The same thing’s happening with our COVID-19 vaccination roll-out. The functionality of performing mass vaccinations in MHS GENESIS has been welcomed by every MTF using it. We deployed MHS GENESIS to Naval Medical Center San Diego and surrounding MTFs in February – and they saw improvements in efficient workflow, almost overnight.

It’s not just the provider staff and IT staff seeing improvements, though. Our patients are seeing it too. A much more user-friendly patient portal is increasing the use of GENESIS by patients to check their lab results or message their providers. It’s helping them become more empowered, which can only be a good thing in the long run.


With Electronic Health Records Management, the Department of Veterans Affairs has a similar initiative. Do these efforts intersect at all?

They do. Both the VA and Coast Guard are on board. But it’s going to take a little time to get to the finish line. The VA deployed the new EHR at their facility at [Mann-Grandstaff VA Medical Center] in Spokane, Washington; and the U.S. Coast Guard is deploying MHS GENESIS at four pilot sites in Northern California. Just as we did after our first deployment at Fairchild AFB, Washington, the VA is taking a pause to work out some kinks. It’s time well spent. In the meantime, we expanded Joint Health Information Exchanges with the introduction of Common Well, so that we can share more medical information with private-sector hospitals and doctors’ offices too.


There are so many moving parts and ongoing – and new – initiatives at the DHA and within the MHS. How can you keep up with everything going on?

In military strategy and health care, standing still is deadly. Enemies change tactics and capability, and so does disease. Look at COVID. I don’t know if you saw the “60 Minutes” segment on innovation against infectious diseases, but they shared the fact that the military has been investing in research on pandemics for a long time. And some of our work is what led industry to produce RNA-based vaccines.

How to keep up? Well, even in the COVID world, we’ve continued to hold regular industry days and let the business and academic community know our priorities. We’re getting a lot better at putting our Requests for Information – RFIs – in advance of RFPs. We want new ideas and new approaches.

We try to share our work on our website,, and through social media channels too. It’s not always easy, and engaging with government can be a little daunting for newcomers. But, we remain hungry for ideas and value the work going on in the private sector.


You’ve had a long and storied career. Any final thoughts?

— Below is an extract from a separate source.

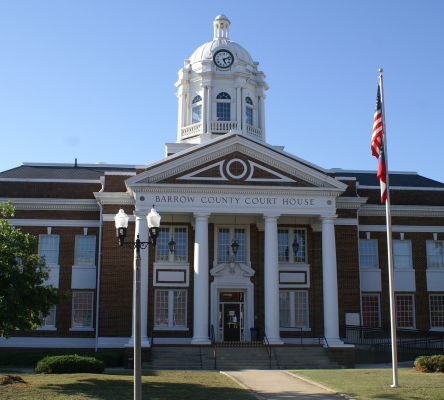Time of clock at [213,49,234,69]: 5:12
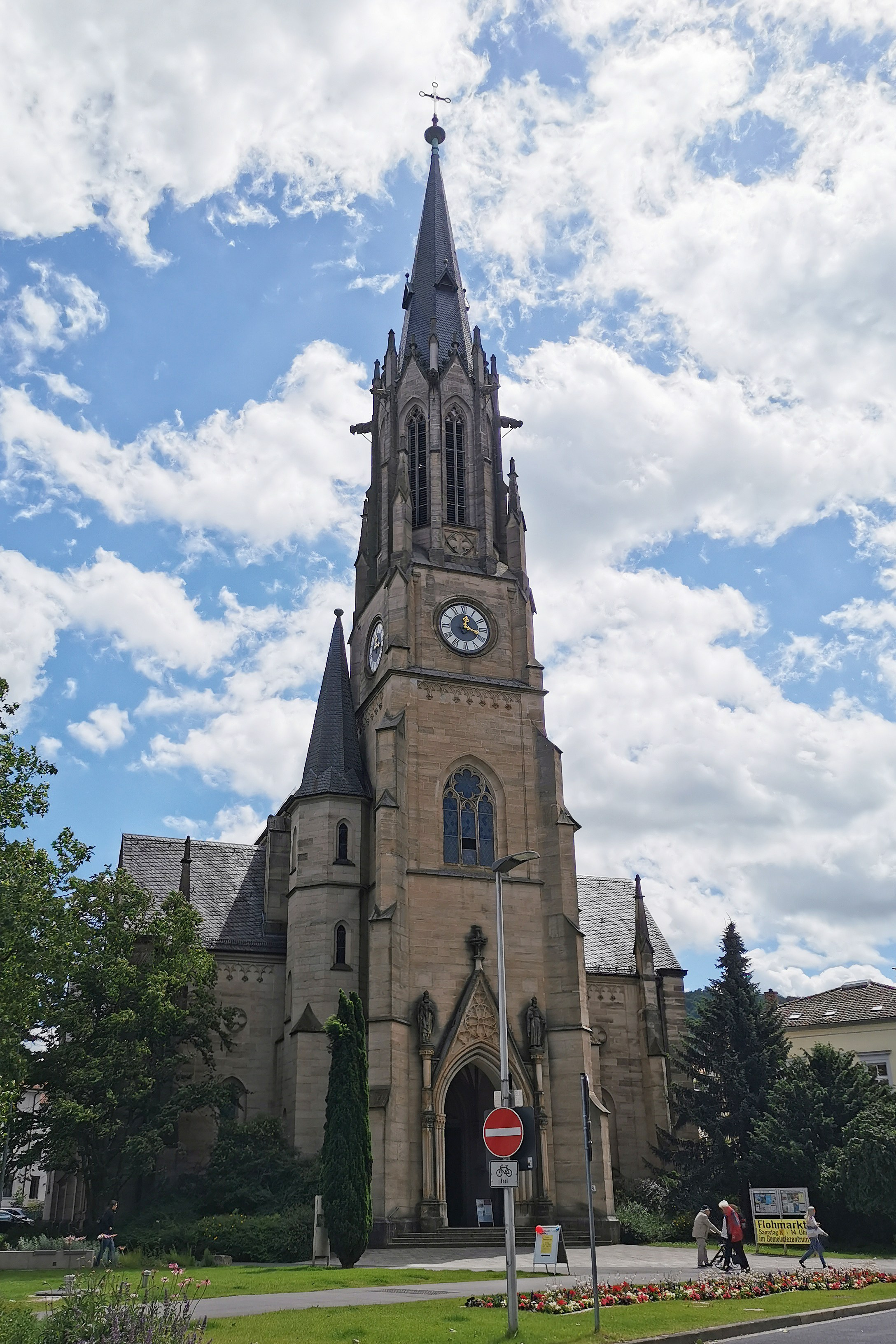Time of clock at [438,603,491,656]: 12:18
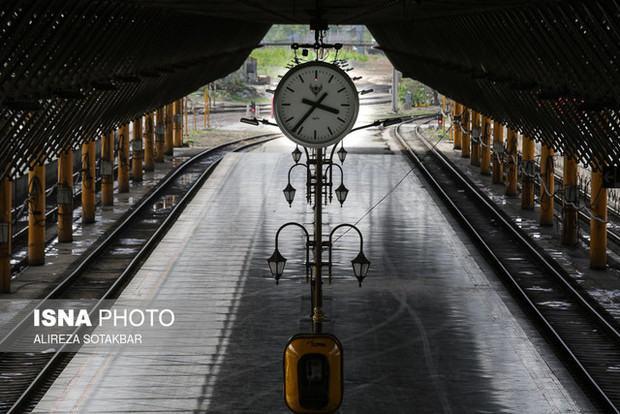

As a high school student in rural South Dakota, I never dreamed that one day I would be serving in the capacity I’m privileged to perform. As the director of the DHA, I’m literally surrounded by some of the smartest researchers, nurses, physicians, and management executives in the country, and the world. I don’t know everything, but I know I can reach out to people in military medicine who just might.

I’ve been in a military-sponsored education position [ROTC] or serving in the military for 39 years, and it still excites me today – the mission, the people, the culture. It’s a dynamic place to work – and I’m energized by the opportunity to serve. That includes the men and women in uniform, their families, and the retirees who sacrificed so much for us. I don’t know if it sounds like a cliché, but it’s true – it’s honestly the privilege of a lifetime to serve. It’s not always easy work, but it is rewarding. If there are any younger people out there reading this, I do hope you consider putting some time into public service. You won’t regret it.


Thank you, sir.

I enjoyed it too; thanks for asking me to join you!


This interview originally appears in the spring 2021 edition of Veterans Affairs & Military Medicine OUTLOOK.